IFA Pigs Committee Chairman Pat O’Flaherty has called on the Minister for Agriculture Simon Coveney to take immediate action to stop pig prices falling.

“An immediate political solution to the Russian ban must be found or pig producers in Ireland will find themselves unviable once again.  If the re-opening of the market is not feasible, APS must be introduced as a temporary measure to prevent further price drops.”

He said that the IFA Pigs Committee have met with the Irish pig meat processors who attributed the disastrous situation, whereby pig prices have fallen by 20c/kg in 10 weeks, to the now precarious export market. “The Irish industry performed well in the first six months of the year, with exports increasing in both value and volume, but it appears that this market for Irish and EU meat is now under pressure.

“We have requested several meetings with the Minister this year, but he has been complacent in relation to the Russian situation as the pig industry was increasing volumes exported and prices were rising.  Prices only recovered to a level of profitability this year. There is no room for the type of decreases that have been inflicted on farmers over the last number of weeks”.

However, he said, the problem for pig producers does not solely lie at the Minister’s door. “Despite the fact that cereal prices have fallen to very low levels, millers are hiding behind poor purchasing decisions and refusing to properly reflect input price decreases back to farmers. Decreases in feed prices are long overdue.  In early Summer, farmers were asked to wait for the harvest and now millers are dragging out announcements into October. This is simply unacceptable, feed prices must reduce to reflect the price of raw materials.

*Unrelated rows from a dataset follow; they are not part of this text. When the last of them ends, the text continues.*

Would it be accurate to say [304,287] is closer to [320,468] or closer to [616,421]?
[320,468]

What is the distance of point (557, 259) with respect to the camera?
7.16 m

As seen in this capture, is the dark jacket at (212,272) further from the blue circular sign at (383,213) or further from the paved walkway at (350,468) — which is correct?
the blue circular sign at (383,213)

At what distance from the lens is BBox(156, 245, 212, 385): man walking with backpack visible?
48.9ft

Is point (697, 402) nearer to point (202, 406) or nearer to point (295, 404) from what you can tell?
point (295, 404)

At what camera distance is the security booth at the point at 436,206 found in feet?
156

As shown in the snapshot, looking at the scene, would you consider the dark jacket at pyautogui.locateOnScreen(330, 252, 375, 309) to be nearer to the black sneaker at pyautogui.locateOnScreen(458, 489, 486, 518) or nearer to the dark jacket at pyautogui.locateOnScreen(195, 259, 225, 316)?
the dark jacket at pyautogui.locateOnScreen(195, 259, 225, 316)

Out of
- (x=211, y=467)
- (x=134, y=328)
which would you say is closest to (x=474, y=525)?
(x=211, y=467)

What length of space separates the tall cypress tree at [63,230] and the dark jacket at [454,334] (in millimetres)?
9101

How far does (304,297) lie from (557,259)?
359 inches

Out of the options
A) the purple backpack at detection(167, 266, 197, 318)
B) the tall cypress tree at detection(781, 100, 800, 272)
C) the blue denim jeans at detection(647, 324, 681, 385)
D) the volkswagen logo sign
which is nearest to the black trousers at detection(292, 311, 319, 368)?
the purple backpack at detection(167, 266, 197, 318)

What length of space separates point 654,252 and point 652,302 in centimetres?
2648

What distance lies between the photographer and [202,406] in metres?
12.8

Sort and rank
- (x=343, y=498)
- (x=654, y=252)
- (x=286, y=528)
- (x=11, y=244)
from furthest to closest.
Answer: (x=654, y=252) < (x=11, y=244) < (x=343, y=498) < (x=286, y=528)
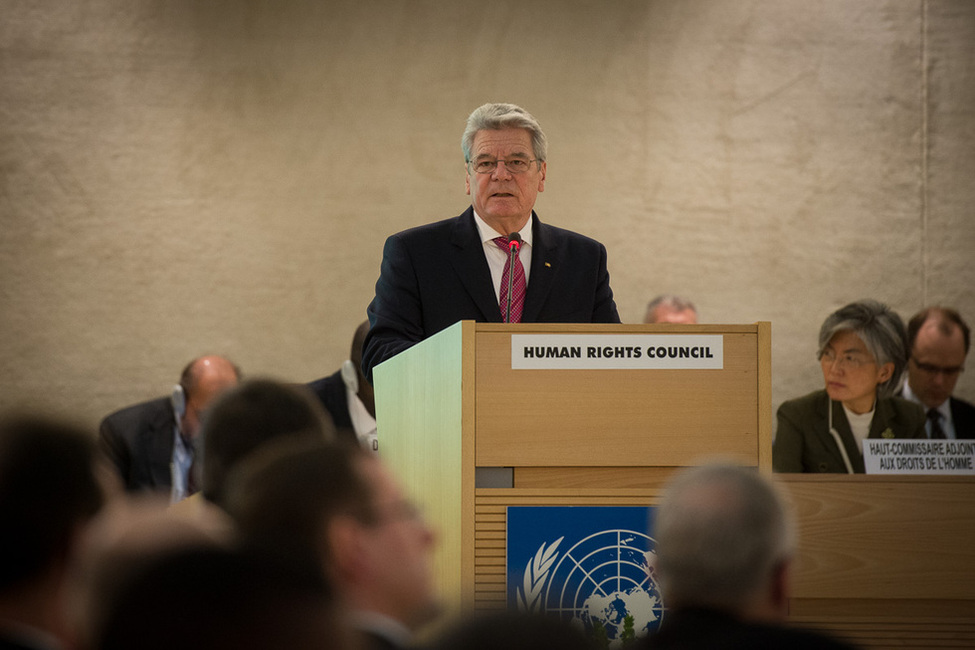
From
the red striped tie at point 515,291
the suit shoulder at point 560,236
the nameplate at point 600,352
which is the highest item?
the suit shoulder at point 560,236

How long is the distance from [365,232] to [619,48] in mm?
1888

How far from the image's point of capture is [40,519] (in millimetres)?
1260

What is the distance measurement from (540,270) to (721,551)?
174 cm

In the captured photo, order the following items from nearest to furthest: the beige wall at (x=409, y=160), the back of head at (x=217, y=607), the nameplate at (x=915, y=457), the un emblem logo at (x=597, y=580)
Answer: the back of head at (x=217, y=607)
the un emblem logo at (x=597, y=580)
the nameplate at (x=915, y=457)
the beige wall at (x=409, y=160)

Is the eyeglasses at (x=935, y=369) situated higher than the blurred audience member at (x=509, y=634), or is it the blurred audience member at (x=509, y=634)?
the eyeglasses at (x=935, y=369)

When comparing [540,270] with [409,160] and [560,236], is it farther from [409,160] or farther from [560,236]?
[409,160]

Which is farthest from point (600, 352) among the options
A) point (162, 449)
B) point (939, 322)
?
point (939, 322)

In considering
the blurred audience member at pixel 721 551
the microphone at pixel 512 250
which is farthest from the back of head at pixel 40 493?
the microphone at pixel 512 250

“Although the export market plays a vital role, the home market remains paramount to maximising the value of the Irish pig. Indications suggest that a number of major secondary processors have in the last number of weeks increased the volume of pig meat that they are importing. It is disgraceful that Irish companies would increase the volume of imports at a time when the industry is under such enormous financial pressure.  The IFA Pigs Committee will do everything in its power to ensure that this meat is not placed on Irish retail shelves misleading the consumer and undercutting genuine processors who are supporting Irish farm families.

“We are calling on all retailers and food business operators to be mindful of products that appear ‘too good to be true’. We have heard every excuse under the sun in relation to why the product in the pack is not what it says on the tin but with imports increasing and pig producers under enormous pressure, the time for excuses is over.”